Tubular Breast Deformity Beverly Hills
Patients who present with tubular breast deformity are often very unhappy, not with just the size of their breasts, but actually with the shape. The components of a tubular breast deformity include No.1, a poorly defined inframammary fold. In other words, there is no fold along the bottom of the breast or it is not defined well. No. 2, is a flattening or blunting of the lower pole of the breast in which there is no round shape to the lower breast causing a conical or tubular shape, almost a triangular shape, on an oblique or side view. Finally, there is also a pseudo-herniation of breast tissue into the nipple areolar complex. This means that the glandular thick or fatty tissue actually pushes the nipple areolar complex out performing a protrusion that does not look pleasing to the patients.

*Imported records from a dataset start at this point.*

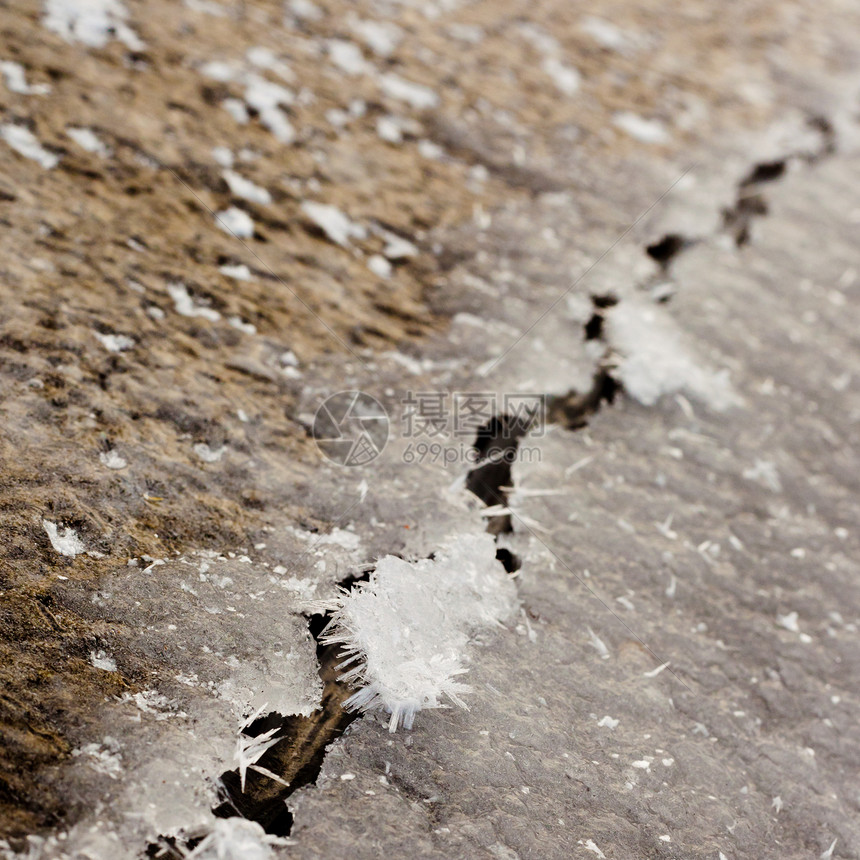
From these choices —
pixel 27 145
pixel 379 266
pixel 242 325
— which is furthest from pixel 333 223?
pixel 27 145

It is highly recommended that these patients undergo augmentation mammoplasty procedure either through saline or silicone implants under the muscle with the dual plane technique if it’s a minimal tubular breast. If it’s an endomorphic thick barrel chest, then we often place the implants above the muscle or subglandular or retromammary plane. We also release along the inframammary fold in a radial striated fashion in order to round out the lower pole of the breast. We see patients with tubular breast deformity each and every week, if not several a week, who are really distraught and frustrated with not only the size of the breast, again with a conical tubular shape of the breast, which can be corrected. Now postsurgically, it is very important that patients maintain a sports bra, athletic bra for approximately six weeks. They can be fitted into the new Dr. Linder Bra which allows for support, but will not allow the inframammary fold to end up too high. We also have an upper pole compression band that pushes down on the implants and the muscle and it relaxes the implant and displaces it inferiorly so that 1) it allows rounding out of the lower portion of the breast pocket; and 2) it does not allow the implants to settle into a too superior position. In other words, the implants don’t end up too high. So, it is apparent that tubular breast deformities are significant in the population and at least two to three percent of my patients for breast augmentation will present with this. We can correct this in a useful manner that is predictable as long as the implants are placed correctly, the fold is released, there is release along the lower pole of the breast fascia and a band is used for a significant period of time in order to maintain the lowering of the position of the implants.